Dies geschah während einer Sitzung am 28. Januar, in der das Hauptthema die Finanzierung der LVB war. Der Stadtrat genehmigte einen Ausgleichsbetrag von 96,5 Millionen Euro, was im Vergleich zu 2025 einen Rückgang um eine Million Euro darstellt. Um die LVB finanziell abzusichern, wird die Stadt über die Holding LVV sicherstellen, dass keine Verluste entstehen und das Angebot aufrechterhalten bleibt.
Verkehrsleistungsfinanzierungsvertrag
Der Verkehrsleistungsfinanzierungsvertrag (VLFV), der am 9. November 1999 zwischen der Stadt Leipzig, der LVV und der LVB abgeschlossen wurde, spielt eine zentrale Rolle in dieser Finanzierung. Er regelt die Quersubventionierung der Defizite der LVB aus den Gewinnen anderer städtischer Unternehmen. Dies bedeutet, die Stadt Leipzig springt nur ein, wenn die Mittel der Holding nicht ausreichen. Änderungen innerhalb dieses Vertrags wurden zudem 2002 und 2004 vorgenommen, um die Obergrenzen für Zuschüsse festzulegen.
Durch die aktuelle finanziellen Situation und die Notwendigkeit, die LVB weiterhin durch die Stadtwerke und Wasserwerke zu unterstützen, zeigt sich im Stadtrat ein breiter Konsens zur ausreichenden Finanzierung des ÖPNV-Systems. Dies ist besonders im Hinblick auf die Trends der Mobilitätswende, die seit der Veröffentlichung der „Mobilitätsstrategie 2030“ im September 2018 an Bedeutung gewonnen hat.
Öffentlicher Nahverkehr und Zukunftsausblick
Eine andere Dimension der Herausforderungen für den öffentlichen Nahverkehr bietet das Gutachten des Verbands Deutscher Verkehrsunternehmen über die Zukunft des ÖPNV bis 2040, welches durch VDV bereitgestellt wurde. Es hebt hervor, dass eine umfassende Modernisierung des bestehenden ÖPNV-Angebots und eine Verbesserung der Infrastruktur dringend notwendig sind. Laut den Szenarien des Gutachtens sind für die finanziellen Mittel bis 2040 erhebliche Investitionen erforderlich.

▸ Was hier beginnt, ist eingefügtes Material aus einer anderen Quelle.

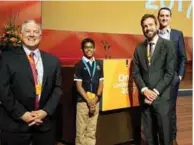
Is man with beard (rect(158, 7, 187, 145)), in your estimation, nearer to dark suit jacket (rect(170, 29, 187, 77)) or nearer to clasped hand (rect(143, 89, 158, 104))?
dark suit jacket (rect(170, 29, 187, 77))

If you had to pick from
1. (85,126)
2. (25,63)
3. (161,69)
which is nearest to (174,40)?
(161,69)

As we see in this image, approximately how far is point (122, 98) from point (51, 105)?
1270mm

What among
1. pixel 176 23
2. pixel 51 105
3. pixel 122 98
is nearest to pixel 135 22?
pixel 176 23

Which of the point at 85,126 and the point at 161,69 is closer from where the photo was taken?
the point at 161,69

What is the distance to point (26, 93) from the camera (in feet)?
6.08

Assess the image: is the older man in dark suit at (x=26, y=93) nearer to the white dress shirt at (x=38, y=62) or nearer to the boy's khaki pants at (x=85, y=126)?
the white dress shirt at (x=38, y=62)

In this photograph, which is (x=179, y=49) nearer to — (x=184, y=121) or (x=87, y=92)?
(x=87, y=92)

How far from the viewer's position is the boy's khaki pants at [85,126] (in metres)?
2.86

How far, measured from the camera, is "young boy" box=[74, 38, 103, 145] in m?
2.82

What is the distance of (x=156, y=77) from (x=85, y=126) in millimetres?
Answer: 792

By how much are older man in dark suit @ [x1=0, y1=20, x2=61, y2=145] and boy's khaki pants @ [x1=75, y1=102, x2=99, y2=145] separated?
0.91 meters

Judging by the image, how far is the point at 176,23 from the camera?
20.9 feet

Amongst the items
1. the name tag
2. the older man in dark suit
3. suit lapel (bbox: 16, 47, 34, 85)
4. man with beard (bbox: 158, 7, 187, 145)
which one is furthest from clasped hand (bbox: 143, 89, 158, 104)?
suit lapel (bbox: 16, 47, 34, 85)

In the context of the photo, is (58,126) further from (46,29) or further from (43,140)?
(46,29)
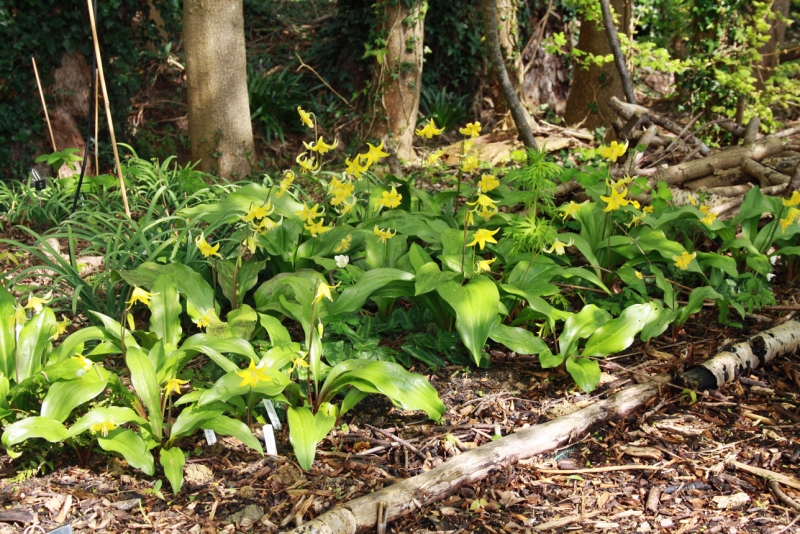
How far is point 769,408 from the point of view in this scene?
8.04ft

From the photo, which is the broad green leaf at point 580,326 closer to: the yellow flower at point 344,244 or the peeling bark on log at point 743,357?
the peeling bark on log at point 743,357

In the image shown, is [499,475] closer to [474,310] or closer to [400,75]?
[474,310]

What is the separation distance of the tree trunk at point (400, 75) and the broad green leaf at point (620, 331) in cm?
354

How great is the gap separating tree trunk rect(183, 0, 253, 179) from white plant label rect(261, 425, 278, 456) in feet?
10.1

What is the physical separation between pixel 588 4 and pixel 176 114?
4232mm

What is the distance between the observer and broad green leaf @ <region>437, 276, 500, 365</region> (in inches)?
93.7

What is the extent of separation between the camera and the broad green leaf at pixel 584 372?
241 cm

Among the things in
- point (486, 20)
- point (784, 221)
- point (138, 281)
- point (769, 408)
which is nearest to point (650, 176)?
point (784, 221)

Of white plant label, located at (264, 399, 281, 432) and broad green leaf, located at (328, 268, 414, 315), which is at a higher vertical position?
broad green leaf, located at (328, 268, 414, 315)

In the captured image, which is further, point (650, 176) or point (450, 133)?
point (450, 133)

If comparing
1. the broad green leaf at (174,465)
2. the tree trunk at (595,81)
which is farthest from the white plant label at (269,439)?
the tree trunk at (595,81)

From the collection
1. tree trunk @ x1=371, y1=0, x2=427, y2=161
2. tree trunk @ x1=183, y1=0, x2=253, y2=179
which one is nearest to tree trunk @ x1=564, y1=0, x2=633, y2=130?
tree trunk @ x1=371, y1=0, x2=427, y2=161

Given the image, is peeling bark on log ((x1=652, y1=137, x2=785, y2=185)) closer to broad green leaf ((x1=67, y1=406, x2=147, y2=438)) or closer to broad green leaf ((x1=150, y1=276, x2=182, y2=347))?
broad green leaf ((x1=150, y1=276, x2=182, y2=347))

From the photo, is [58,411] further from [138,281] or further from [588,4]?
[588,4]
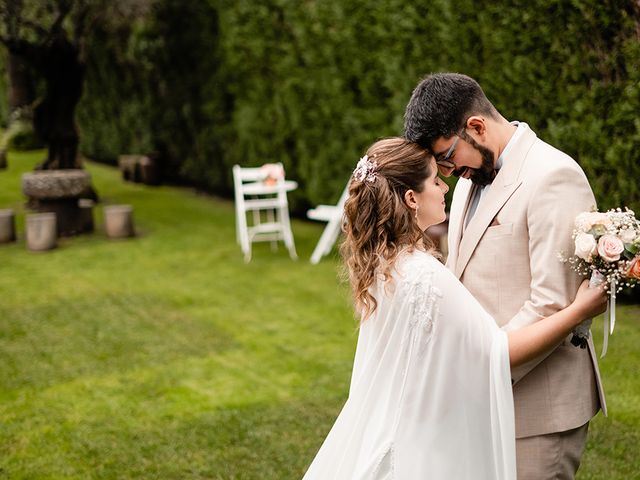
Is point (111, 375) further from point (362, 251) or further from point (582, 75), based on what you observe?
point (582, 75)

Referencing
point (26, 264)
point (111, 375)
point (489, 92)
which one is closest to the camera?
point (111, 375)

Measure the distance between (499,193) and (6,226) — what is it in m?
10.2

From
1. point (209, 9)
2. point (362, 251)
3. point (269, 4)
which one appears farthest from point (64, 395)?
point (209, 9)

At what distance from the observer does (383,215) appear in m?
2.45

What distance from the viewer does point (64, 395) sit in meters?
5.59

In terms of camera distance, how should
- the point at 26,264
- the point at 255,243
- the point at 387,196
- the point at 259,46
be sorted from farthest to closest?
1. the point at 259,46
2. the point at 255,243
3. the point at 26,264
4. the point at 387,196

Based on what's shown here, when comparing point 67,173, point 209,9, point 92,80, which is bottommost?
point 67,173

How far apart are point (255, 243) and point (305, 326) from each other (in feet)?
13.4

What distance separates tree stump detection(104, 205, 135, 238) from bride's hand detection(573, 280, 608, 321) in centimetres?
997

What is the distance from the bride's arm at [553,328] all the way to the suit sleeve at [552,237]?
5 cm

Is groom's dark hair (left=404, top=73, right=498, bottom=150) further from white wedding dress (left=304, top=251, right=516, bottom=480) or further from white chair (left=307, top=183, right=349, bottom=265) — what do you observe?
white chair (left=307, top=183, right=349, bottom=265)

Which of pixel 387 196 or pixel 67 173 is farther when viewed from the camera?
pixel 67 173

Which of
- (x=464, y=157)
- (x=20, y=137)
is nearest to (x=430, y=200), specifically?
(x=464, y=157)

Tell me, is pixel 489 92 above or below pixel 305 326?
above
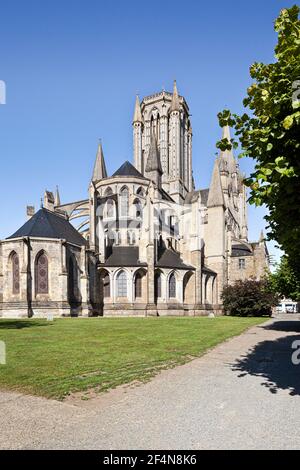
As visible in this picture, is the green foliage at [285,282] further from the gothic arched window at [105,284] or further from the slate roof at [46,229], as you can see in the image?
the slate roof at [46,229]

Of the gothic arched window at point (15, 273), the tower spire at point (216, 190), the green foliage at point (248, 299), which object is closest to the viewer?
the gothic arched window at point (15, 273)

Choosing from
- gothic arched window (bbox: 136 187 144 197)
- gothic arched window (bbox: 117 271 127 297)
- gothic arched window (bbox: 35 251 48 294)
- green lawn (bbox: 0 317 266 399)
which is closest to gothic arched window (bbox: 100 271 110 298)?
gothic arched window (bbox: 117 271 127 297)

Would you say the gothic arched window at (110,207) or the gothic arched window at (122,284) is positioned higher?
the gothic arched window at (110,207)

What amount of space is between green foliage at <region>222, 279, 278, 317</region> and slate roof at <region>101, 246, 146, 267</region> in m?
11.5

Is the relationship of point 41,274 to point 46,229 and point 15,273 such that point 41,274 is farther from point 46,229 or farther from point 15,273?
point 46,229

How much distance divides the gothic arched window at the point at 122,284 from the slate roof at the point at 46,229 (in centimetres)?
580

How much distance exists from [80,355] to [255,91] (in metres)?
8.64

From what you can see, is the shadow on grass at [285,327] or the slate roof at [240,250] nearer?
the shadow on grass at [285,327]

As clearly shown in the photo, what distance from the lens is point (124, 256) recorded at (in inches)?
1618

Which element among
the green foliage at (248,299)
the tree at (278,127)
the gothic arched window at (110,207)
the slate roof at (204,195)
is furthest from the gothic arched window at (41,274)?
the slate roof at (204,195)

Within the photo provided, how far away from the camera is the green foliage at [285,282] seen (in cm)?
2288

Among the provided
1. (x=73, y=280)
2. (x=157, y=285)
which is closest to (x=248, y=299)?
(x=157, y=285)

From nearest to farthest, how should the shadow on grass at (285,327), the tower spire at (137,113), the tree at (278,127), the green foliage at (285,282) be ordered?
the tree at (278,127) → the shadow on grass at (285,327) → the green foliage at (285,282) → the tower spire at (137,113)

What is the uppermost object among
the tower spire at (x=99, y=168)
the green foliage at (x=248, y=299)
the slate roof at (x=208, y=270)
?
the tower spire at (x=99, y=168)
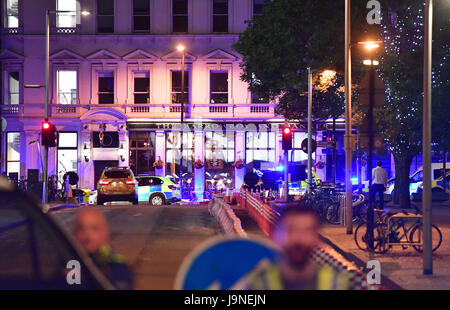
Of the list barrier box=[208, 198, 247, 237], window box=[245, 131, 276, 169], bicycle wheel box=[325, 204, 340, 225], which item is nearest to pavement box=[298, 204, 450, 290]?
barrier box=[208, 198, 247, 237]

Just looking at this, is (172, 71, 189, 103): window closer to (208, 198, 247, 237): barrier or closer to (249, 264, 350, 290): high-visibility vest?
(208, 198, 247, 237): barrier

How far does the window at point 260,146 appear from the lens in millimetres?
46188

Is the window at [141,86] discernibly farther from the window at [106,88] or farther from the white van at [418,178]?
the white van at [418,178]

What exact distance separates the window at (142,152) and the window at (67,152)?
389 centimetres

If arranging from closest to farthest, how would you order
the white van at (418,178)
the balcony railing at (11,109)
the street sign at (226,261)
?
the street sign at (226,261) < the white van at (418,178) < the balcony railing at (11,109)

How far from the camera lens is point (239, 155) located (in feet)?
151

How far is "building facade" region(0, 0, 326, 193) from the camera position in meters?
45.7

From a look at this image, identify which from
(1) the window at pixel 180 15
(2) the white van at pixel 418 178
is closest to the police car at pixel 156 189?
(2) the white van at pixel 418 178

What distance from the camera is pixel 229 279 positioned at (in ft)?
8.57

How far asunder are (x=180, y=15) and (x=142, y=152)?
10.0m

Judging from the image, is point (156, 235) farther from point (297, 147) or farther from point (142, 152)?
point (297, 147)

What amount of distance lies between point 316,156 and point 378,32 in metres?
20.9

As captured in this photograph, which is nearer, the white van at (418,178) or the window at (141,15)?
the white van at (418,178)
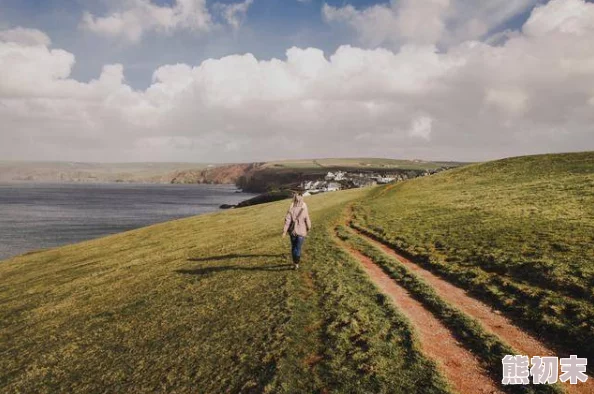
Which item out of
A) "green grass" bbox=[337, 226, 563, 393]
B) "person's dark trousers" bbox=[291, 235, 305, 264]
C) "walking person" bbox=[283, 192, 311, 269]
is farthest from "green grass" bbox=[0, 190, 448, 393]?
"walking person" bbox=[283, 192, 311, 269]

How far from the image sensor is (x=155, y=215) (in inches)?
4476

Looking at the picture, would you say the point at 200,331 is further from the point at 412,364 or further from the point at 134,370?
the point at 412,364

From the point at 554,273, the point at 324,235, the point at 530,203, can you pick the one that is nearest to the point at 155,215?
the point at 324,235

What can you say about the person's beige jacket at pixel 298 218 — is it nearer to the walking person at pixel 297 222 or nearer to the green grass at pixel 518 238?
the walking person at pixel 297 222

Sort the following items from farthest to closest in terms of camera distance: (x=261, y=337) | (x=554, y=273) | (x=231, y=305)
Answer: (x=231, y=305) < (x=554, y=273) < (x=261, y=337)

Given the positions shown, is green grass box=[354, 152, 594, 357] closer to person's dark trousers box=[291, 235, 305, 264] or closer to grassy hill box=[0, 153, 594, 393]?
grassy hill box=[0, 153, 594, 393]

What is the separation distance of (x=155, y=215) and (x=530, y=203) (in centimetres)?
10190

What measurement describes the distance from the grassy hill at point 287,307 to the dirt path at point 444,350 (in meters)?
0.36

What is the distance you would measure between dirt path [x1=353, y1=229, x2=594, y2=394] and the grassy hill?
505 mm

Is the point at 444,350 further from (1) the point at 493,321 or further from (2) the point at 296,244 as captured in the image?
(2) the point at 296,244

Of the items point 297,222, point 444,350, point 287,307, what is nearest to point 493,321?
point 444,350

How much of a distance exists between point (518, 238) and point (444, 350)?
13.9m

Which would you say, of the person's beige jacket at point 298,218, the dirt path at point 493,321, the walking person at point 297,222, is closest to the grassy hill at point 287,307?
the dirt path at point 493,321

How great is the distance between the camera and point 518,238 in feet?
71.3
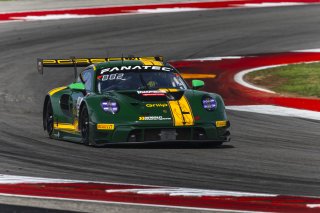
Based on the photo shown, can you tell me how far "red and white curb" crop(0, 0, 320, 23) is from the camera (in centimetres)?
3061

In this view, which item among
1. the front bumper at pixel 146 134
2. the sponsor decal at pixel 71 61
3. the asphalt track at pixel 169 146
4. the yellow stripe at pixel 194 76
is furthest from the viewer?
the yellow stripe at pixel 194 76

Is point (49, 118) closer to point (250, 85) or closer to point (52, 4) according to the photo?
point (250, 85)

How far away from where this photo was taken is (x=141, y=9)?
32219 mm

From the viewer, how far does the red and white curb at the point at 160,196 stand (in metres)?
8.67

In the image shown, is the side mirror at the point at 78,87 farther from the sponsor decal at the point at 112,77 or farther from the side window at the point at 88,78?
the sponsor decal at the point at 112,77

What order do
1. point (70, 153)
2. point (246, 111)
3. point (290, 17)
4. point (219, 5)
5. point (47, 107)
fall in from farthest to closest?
point (219, 5), point (290, 17), point (246, 111), point (47, 107), point (70, 153)

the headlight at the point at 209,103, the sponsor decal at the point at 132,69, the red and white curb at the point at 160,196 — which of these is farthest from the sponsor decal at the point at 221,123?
the red and white curb at the point at 160,196

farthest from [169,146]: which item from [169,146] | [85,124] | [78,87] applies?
[78,87]

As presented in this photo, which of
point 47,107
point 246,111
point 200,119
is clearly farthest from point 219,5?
point 200,119

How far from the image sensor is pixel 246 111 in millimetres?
17359

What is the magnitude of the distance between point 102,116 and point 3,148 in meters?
1.34

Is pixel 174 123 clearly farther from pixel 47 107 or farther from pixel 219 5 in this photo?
pixel 219 5

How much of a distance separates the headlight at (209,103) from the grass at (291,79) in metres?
5.51

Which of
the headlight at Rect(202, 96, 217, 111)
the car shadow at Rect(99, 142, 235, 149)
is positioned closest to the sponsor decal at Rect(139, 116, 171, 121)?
the car shadow at Rect(99, 142, 235, 149)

Der Druck auf die Anbieter wächst, nicht nur durch die Notwendigkeit, die Umwelt zu schützen, sondern auch durch gestiegene Anforderungen an das ÖPNV-Angebot und die wirtschaftliche Lage vieler Verkehrsunternehmen. Die gestiegenen Kosten für Betrieb, Personal und Material sowie unzureichende Fahrgeldeinnahmen stellen zusätzliche Herausforderungen dar.
Ver.di hat bereits die Fahrer der LVB zum Streik aufgerufen, um höhere Löhne zu fordern, was die Notwendigkeit einer stabilen Finanzierung noch verstärkt. In diesem Kontext wird erwartet, dass das Fahrgastaufkommen der LVB durch das Deutschlandticket positiv weiter wächst und die zentrale Rolle der LVB im Rahmen der Mobilitätswende in Leipzig somit zunehmend an Bedeutung gewinnt.
Die anhaltenden Bemühungen um ein nachhaltiges und verlässliches Mobilitätskonzept spielen eine große Rolle für die Stadtentwicklung und die Lebensqualität der Bürger in Leipzig.